T-cell activation, measured by CD38/HLA-DR co-expression, remained significantly elevated in endometrium following cART, but was lower in gastrointestinal tissues. HIV-specific CD8 T-cell responses were detected in ileum, colon, and endometrial tissues of women both on and off cART, and were of higher magnitude on those not on cART.
Our findings reveal differences in CD4 T-cell frequencies, immune activation, and HIV-specific T-cell responses between the gastrointestinal and reproductive tracts, and highlight differences between HIV controllers and women on cART.
艾滋病毒对胃肠道(GIT)的影响,包括 CD4 细胞耗竭、上皮细胞破坏和胶原蛋白沉积,已有充分记录,但仅部分通过联合抗逆转录病毒疗法(cART)得到逆转。然而,艾滋病毒对女性生殖道(FRT)的影响了解甚少,大多数研究集中在外阴和阴道,而没有评估上生殖道。在这里,我们调查了感染艾滋病毒的女性的宫颈内和子宫内膜中的 CD4 T 细胞频率、表型和 HIV 特异性 T 细胞反应,并将这些组织与 GIT 进行了比较。

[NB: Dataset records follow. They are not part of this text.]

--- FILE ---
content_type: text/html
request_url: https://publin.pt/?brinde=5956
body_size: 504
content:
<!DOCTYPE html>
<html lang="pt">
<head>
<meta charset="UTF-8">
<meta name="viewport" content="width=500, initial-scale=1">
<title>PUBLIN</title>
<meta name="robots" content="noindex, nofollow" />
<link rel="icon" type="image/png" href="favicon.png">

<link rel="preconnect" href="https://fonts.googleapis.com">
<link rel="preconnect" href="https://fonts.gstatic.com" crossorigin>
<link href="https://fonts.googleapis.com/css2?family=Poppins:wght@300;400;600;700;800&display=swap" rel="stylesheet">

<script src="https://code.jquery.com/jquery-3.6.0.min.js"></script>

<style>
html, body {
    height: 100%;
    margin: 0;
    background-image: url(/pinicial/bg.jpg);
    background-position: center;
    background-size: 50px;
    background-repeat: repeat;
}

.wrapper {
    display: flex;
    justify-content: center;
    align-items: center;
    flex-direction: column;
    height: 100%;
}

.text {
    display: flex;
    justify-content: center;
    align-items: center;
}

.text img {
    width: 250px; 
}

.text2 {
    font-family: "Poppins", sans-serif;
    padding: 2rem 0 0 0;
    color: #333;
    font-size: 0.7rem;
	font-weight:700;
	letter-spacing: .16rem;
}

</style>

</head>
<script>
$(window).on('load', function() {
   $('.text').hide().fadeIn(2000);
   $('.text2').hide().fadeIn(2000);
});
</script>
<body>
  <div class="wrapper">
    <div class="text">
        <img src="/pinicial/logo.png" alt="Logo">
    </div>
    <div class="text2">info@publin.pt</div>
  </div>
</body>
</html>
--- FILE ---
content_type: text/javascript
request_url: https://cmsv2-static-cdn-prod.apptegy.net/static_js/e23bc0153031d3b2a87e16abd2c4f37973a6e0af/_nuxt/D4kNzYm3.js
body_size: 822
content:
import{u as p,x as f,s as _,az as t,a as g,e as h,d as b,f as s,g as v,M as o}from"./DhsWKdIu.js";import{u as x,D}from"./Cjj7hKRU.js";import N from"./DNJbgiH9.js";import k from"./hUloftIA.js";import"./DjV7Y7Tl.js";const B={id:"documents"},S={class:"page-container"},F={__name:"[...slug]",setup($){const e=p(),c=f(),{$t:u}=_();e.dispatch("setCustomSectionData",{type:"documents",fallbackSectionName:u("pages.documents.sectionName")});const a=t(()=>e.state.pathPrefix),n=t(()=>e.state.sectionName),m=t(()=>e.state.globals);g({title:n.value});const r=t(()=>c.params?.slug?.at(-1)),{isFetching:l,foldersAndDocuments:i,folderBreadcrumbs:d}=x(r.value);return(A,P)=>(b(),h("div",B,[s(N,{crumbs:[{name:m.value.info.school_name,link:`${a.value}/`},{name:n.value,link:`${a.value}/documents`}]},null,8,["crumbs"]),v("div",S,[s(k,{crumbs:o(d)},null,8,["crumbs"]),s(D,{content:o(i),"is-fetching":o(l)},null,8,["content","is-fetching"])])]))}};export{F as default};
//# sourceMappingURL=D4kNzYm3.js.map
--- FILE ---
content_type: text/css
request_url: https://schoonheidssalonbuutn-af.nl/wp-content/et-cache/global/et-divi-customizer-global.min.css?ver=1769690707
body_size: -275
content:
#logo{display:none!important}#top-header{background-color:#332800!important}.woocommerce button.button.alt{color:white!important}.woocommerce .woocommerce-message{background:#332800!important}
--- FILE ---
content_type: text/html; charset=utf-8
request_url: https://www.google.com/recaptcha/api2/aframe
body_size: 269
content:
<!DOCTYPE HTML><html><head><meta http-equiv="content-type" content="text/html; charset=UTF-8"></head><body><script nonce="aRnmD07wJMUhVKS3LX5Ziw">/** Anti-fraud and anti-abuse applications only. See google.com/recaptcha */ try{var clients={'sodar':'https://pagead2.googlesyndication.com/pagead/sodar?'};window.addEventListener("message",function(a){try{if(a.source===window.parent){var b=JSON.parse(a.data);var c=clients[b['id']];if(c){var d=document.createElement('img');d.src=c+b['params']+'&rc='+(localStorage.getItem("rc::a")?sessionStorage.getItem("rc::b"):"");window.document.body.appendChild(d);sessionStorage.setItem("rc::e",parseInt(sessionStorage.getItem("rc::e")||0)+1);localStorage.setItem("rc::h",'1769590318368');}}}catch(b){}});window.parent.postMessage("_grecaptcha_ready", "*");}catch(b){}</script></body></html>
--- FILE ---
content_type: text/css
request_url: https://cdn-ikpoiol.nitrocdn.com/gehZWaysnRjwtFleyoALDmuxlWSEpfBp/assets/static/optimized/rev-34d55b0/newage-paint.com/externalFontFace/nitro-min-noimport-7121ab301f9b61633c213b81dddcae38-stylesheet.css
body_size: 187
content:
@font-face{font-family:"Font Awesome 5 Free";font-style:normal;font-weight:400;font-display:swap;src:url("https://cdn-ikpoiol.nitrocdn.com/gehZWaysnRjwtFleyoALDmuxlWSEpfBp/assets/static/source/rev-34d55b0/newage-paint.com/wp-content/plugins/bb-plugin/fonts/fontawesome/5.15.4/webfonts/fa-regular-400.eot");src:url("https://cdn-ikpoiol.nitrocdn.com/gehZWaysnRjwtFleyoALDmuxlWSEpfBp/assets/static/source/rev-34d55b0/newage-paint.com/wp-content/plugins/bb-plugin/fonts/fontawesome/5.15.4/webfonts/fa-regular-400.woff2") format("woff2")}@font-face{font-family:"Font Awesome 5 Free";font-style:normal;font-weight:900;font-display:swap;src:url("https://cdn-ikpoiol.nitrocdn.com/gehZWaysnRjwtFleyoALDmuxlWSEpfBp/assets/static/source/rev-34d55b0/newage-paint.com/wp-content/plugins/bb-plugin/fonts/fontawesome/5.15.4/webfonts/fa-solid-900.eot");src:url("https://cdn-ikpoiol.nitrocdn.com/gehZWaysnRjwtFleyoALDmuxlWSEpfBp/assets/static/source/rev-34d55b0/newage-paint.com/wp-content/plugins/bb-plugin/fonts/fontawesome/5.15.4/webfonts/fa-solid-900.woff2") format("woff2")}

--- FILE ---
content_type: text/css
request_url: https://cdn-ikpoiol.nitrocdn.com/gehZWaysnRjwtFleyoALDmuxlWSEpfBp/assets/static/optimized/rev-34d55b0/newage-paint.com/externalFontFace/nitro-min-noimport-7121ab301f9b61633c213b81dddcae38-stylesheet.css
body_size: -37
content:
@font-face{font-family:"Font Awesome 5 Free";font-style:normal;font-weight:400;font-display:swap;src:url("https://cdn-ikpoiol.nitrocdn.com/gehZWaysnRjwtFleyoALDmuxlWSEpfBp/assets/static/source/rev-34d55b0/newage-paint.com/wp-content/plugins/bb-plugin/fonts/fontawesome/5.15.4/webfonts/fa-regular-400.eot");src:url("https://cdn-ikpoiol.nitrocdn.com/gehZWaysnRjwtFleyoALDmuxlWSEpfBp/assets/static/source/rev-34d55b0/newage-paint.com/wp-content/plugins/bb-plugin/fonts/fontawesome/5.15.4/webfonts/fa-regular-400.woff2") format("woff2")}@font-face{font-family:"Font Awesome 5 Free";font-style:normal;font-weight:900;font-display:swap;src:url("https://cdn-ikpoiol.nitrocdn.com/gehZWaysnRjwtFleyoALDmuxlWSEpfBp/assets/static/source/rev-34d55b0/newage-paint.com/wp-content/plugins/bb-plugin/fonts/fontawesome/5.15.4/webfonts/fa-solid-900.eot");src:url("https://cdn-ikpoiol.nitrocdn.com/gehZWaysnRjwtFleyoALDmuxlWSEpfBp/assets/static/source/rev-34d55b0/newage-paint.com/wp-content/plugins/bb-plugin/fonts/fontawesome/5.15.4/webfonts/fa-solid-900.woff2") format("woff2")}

从 18 名妇女中获得了粘膜样本和血液:四名妇女 HIV 阳性,在采样前至少 3 年未接受 cART,包括两名自然控制器(病毒载量[VL]不可检测和 CD4 > 350);九名接受 cART 的妇女,VL 低至不可检测;和五名 HIV 未感染的妇女。粘膜样本包括末端回肠、乙状结肠、宫颈刷、宫颈刮除术和子宫内膜活检。通过多参数流式细胞术分析 T 细胞频率、表型和 HIV 特异性 T 细胞反应。
在接受 cART 后,子宫内膜中 T 细胞激活,以 CD38/HLA-DR 共表达测量,仍显著升高,但在胃肠道组织中较低。在接受和未接受 cART 的妇女的回肠、结肠和子宫内膜组织中均检测到 HIV 特异性 CD8 T 细胞反应,并且在未接受 cART 的妇女中反应幅度更高。
我们的研究结果揭示了胃肠道和生殖道之间 CD4 T 细胞频率、免疫激活和 HIV 特异性 T 细胞反应的差异,并强调了 HIV 控制器和接受 cART 的妇女之间的差异。